INSTRUCTIONS FOR THE TASK: Rewrite everything from the line containing "How great is" down to the end of the entries, keeping the entry text unchanged. Multiply every number in the answers (the coordinates and distances) by 0.25, rounding each to the same number of decimal places it originally had, with halves rounded up.

DATASET ROWS:

━━━━━━━━

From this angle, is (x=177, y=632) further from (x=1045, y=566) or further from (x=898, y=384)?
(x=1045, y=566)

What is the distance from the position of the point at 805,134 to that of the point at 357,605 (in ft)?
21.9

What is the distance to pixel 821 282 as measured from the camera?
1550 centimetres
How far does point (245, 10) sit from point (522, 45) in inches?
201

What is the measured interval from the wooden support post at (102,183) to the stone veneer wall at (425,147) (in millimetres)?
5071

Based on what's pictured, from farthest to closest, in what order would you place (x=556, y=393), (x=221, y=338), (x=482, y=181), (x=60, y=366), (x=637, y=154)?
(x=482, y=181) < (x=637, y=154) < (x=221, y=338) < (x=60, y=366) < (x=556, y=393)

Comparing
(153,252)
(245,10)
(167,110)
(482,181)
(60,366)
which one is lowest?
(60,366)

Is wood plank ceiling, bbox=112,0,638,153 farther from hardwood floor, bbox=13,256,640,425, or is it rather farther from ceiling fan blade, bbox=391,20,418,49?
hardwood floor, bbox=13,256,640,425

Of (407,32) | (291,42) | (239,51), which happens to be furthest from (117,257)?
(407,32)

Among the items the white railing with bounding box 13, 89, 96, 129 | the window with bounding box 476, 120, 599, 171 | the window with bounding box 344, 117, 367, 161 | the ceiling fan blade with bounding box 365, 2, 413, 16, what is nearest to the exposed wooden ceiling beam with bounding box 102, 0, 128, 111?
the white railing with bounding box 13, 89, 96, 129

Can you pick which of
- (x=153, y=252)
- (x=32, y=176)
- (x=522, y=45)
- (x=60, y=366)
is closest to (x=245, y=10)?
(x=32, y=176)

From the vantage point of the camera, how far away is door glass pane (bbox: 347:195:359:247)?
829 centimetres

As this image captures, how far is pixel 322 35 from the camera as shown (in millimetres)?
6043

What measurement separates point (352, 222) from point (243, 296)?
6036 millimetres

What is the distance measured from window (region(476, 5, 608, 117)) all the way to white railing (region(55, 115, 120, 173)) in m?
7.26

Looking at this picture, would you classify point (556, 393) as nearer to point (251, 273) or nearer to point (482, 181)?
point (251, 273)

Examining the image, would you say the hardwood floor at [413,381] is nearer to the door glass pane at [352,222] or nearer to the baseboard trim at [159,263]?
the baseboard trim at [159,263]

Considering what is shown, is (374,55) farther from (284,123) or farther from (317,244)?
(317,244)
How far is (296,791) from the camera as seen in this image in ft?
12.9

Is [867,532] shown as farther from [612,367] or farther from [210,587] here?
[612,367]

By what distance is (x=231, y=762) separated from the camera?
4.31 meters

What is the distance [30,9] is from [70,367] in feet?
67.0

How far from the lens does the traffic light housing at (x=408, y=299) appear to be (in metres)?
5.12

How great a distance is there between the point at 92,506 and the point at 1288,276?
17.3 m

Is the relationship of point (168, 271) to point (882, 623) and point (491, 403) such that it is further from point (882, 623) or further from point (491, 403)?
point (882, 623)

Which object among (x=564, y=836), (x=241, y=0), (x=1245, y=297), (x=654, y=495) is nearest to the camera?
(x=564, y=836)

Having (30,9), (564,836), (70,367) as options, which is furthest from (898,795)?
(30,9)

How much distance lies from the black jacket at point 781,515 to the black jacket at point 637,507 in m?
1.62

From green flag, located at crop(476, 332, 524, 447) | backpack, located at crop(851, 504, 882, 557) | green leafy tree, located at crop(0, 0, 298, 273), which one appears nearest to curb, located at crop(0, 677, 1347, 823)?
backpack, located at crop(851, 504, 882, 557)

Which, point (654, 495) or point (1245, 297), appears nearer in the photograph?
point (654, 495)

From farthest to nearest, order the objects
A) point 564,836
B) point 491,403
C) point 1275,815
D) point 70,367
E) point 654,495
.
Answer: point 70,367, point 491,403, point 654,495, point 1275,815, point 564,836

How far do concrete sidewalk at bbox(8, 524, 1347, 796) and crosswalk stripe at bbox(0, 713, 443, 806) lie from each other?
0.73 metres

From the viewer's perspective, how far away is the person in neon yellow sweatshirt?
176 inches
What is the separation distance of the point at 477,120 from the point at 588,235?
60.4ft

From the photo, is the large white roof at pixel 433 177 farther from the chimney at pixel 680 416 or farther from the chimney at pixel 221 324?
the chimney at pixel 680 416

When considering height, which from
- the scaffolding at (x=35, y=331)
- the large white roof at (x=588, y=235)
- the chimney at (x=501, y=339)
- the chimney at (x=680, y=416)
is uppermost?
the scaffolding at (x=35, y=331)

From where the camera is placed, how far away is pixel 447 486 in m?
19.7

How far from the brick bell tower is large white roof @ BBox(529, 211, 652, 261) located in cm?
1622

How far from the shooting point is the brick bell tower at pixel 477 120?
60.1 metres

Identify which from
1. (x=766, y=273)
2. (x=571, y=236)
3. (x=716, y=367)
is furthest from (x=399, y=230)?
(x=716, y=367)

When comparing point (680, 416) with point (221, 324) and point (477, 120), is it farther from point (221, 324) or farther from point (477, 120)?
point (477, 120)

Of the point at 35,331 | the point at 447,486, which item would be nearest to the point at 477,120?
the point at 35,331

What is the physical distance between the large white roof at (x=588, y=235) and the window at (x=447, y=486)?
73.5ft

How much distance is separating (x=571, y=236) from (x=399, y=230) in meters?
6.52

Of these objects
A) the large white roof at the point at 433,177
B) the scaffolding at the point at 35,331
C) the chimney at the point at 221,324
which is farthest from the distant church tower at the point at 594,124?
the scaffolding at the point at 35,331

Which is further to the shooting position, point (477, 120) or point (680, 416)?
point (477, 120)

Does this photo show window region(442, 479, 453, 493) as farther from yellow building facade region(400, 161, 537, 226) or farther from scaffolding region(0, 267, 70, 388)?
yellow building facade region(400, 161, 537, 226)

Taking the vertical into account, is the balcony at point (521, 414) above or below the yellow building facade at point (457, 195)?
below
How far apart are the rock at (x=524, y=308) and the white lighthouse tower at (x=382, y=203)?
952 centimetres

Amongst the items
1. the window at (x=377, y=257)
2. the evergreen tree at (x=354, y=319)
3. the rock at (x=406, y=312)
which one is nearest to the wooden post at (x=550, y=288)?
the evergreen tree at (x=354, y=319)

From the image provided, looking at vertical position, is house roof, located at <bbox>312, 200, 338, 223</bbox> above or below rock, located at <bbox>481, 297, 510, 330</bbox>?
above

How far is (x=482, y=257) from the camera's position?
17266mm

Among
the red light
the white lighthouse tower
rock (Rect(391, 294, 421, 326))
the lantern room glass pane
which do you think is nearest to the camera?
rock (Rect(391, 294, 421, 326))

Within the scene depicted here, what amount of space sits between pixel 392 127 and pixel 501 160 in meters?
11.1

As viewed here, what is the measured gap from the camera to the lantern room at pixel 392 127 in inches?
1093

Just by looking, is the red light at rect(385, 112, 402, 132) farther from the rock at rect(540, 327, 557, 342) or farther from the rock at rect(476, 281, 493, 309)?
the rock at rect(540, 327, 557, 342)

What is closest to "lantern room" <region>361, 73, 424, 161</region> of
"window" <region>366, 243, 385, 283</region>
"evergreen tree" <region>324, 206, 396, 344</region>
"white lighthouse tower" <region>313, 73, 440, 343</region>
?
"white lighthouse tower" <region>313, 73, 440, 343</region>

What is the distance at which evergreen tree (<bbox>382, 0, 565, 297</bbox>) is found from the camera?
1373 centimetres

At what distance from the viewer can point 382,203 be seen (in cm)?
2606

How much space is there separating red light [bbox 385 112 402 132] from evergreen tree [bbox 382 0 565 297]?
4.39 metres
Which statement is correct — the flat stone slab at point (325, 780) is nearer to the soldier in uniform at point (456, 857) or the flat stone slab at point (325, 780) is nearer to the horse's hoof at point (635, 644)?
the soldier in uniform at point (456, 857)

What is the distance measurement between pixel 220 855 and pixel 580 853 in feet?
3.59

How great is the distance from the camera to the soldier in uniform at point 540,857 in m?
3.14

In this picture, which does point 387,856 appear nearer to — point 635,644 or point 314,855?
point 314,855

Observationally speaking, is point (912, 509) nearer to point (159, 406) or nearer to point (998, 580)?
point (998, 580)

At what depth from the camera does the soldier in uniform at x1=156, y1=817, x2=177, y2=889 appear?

━━━━━━━━

SOLUTION FOR THIS EXERCISE:
How great is the distance from the camera to the soldier in uniform at point 540,857 in m?
0.79

In this picture, which does point 387,856 appear nearer to — point 635,644 or point 314,855?
point 79,214

Observationally speaking, is point (912, 509) nearer to point (159, 406) or nearer to point (998, 580)?
point (250, 145)

At what depth from the camera does the soldier in uniform at x1=156, y1=817, x2=177, y2=889 appear?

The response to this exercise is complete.